# CountClust

An R package for Grade of Membership (GoM) model fit and visualization
of counts data.

[Kushal K Dey](http://kkdey.github.io), [Chiaowen Joyce Hsiao](http://jhsiao999.github.io/), [Matthew Stephens](http://stephenslab.uchicago.edu/)

**IMPORTANT UPDATE:** We encourage CountClust users to use our new R
package, [fastTopics](https://github.com/stephenslab/fastTopics).
This new package has most of CountClust's features, plus several
important improvements, including model fitting algorithms that are
faster and more accurate.

## How to cite

If you are find CountClust useful, please cite:

Dey K, Hsiao C, and Stephens M (2017). Visualizing the structure of
RNA-seq expression data using grade of membership models. *PLoS
Genetics*  **13**: e1006599

Taddy M (2012). On Estimation and Selection for Topic Models. *AISTATS, JMLR* 22.


## Installation

`CountClust` requires the following CRAN-R packages:  `slam`, `ggplot2`, `cowplot`, `parallel` along with the Bioconductor package: `limma`.
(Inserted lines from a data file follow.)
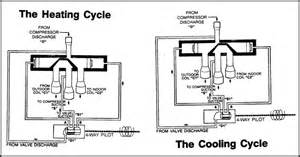 wiring diagram heat how to read wiring free engine image for user manual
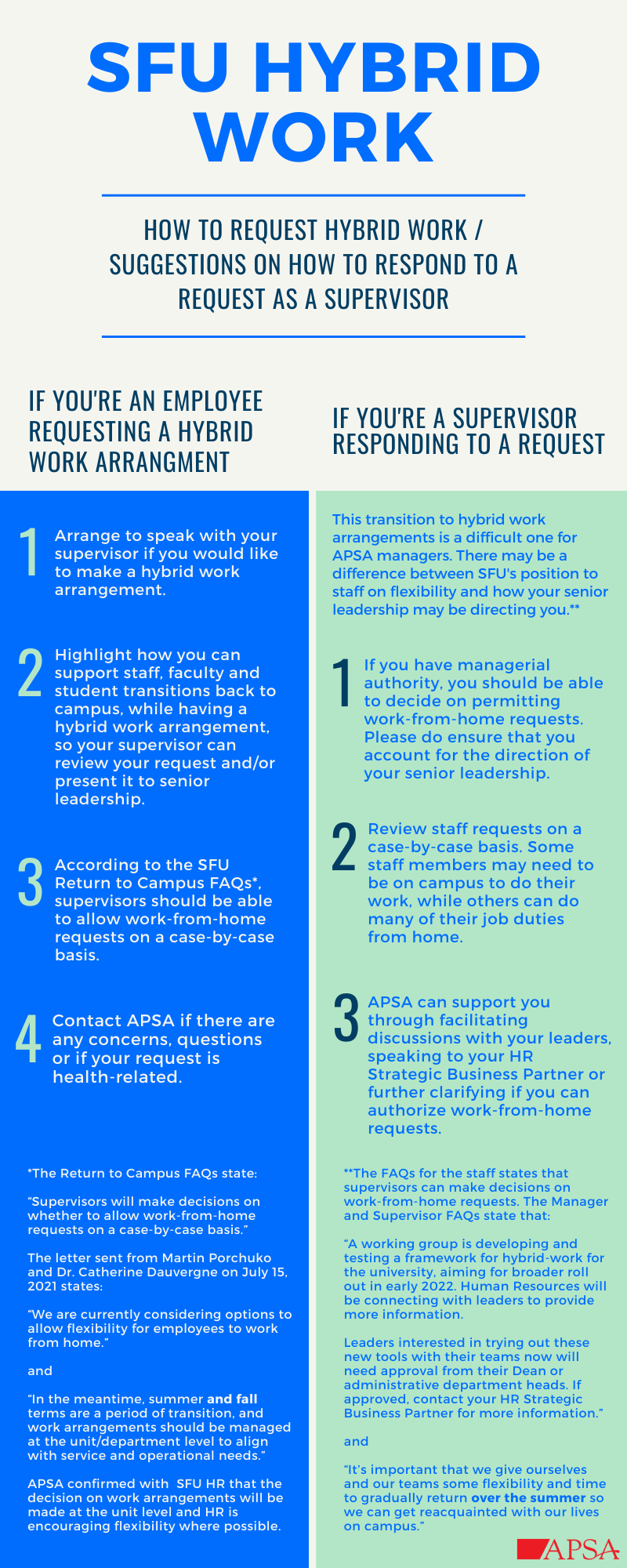 Hybrid Work How-To Infographic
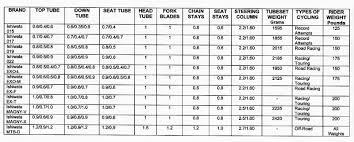 Skillful Tui Dreamliner Seating Plan Allegiant Plane Seating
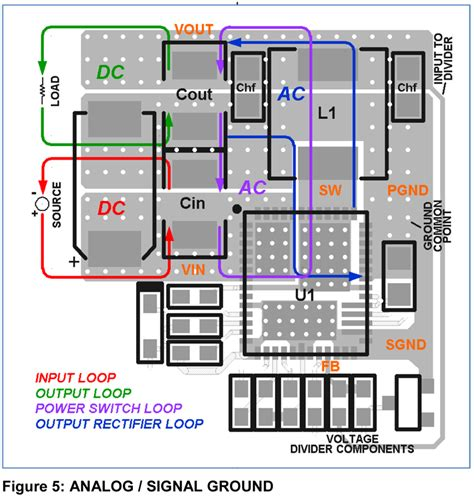 switching layout blog switching power supply pcb layout considerations towards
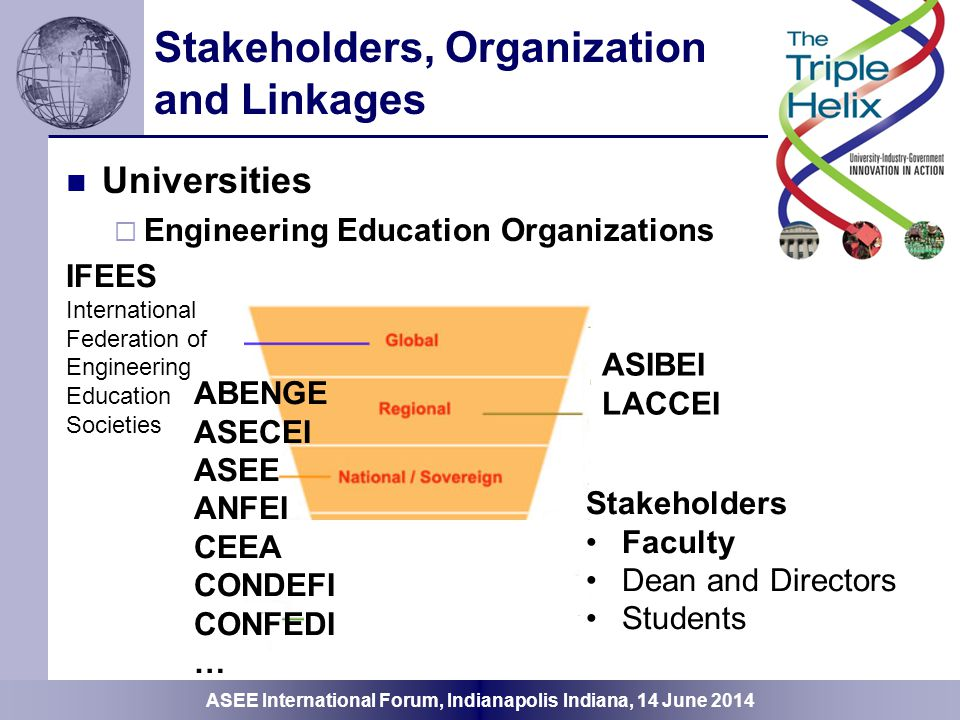 Stakeholders, Organization and Linkages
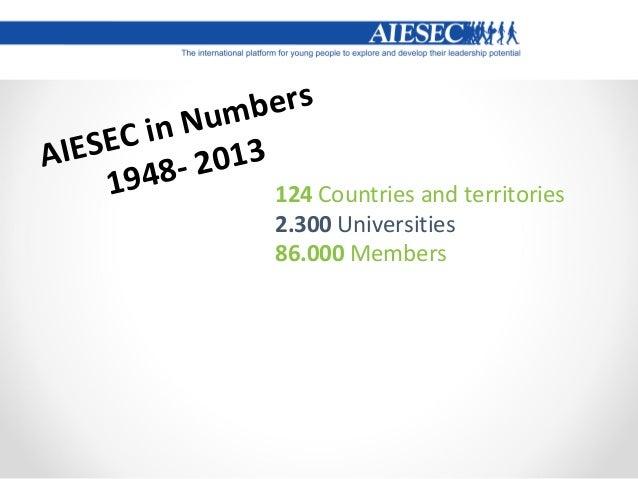 AIESEC in Numbers 1948- 2013 124 Countries and territories 2.300 Universities 86.000 Members
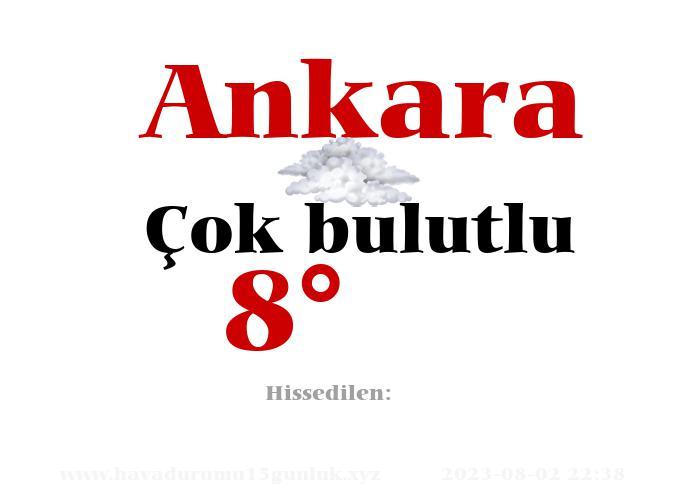 Ankara Hava Durumu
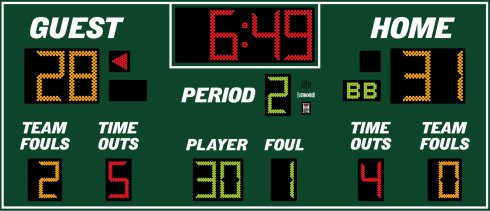 Indoor Basketball and Multi-Sport Scoreboards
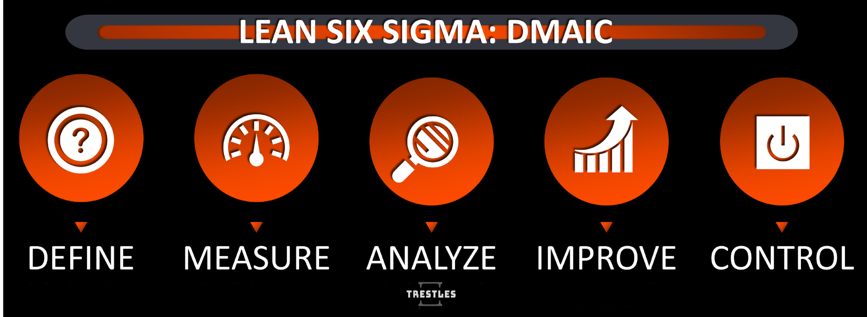 TRESTLES - DMAIC CYCLE - LEAN SIX SIGMA
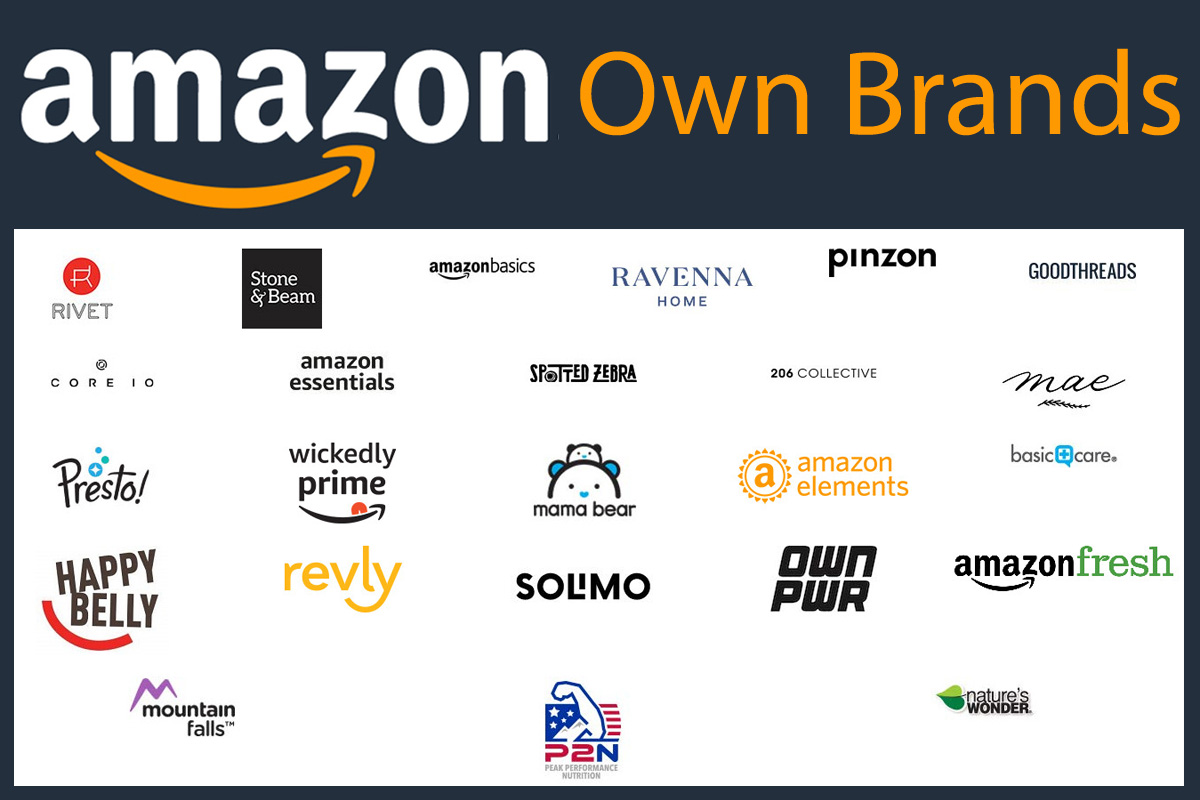 How much competition are Amazon Own Brands?
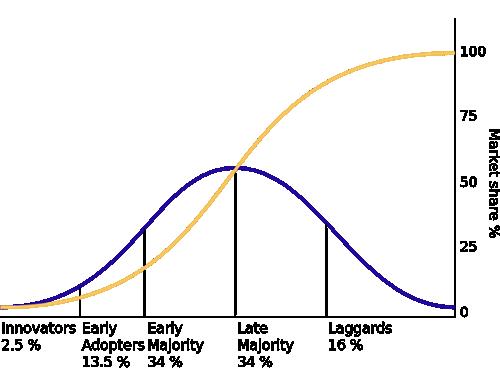 IPv6 - Diffusion of Innovations Graph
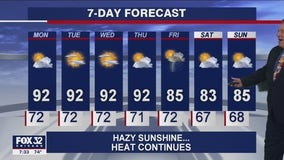 Sunday morning forecast for Chicagoland on July 25th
One can install `CountClust` from Bioc as follows 

```
source("http://bioconductor.org/biocLite.R")
biocLite("CountClust")
```

For installing the working version of this package from Github please run

```
install_github('kkdey/CountClust')
```

To avoid bug issues for large datasets, we recommend the user to install the latest `maptpx` package from Github.

```
library(devtools)
install_github('TaddyLab/maptpx')
```


To replicate the data example in this README, please install the following data package.

```
install_github('kkdey/singleCellRNASeqMouseDeng2014') 
```

Then load the `CountClust` package in R:

```
library(CountClust)
```

## Preprocessing

We load the single cell RNA-seq data due to [Deng et al 2014](http://www.ncbi.nlm.nih.gov/pubmed/24408435). The data contains RNA-seq read counts for single cells at different stages of mouse embryo development (from zygote to blastocyst). 

```
library(singleCellRNASeqMouseDeng2014)
deng.counts <- exprs(Deng2014MouseESC)
deng.meta_data <- pData(Deng2014MouseESC)
deng.gene_names <- rownames(deng.counts)
```

## CountClust Model

We apply the `FitGoM` function (which is a wrapper of the `topics` function in the maptpx package) for a user specified number of clusters (K=6 for the example below).

```
FitGoM(t(deng.counts),K=3,path_rda="data/MouseDeng2014.FitGoM.rda")
```

This function will output a list - of which the key components are the two matrices `omega` and `theta`. `omega` denotes the matrix of cluster memberships for each sample and `theta` denotes the matrix of proportional contribution of each feature to a cluster. 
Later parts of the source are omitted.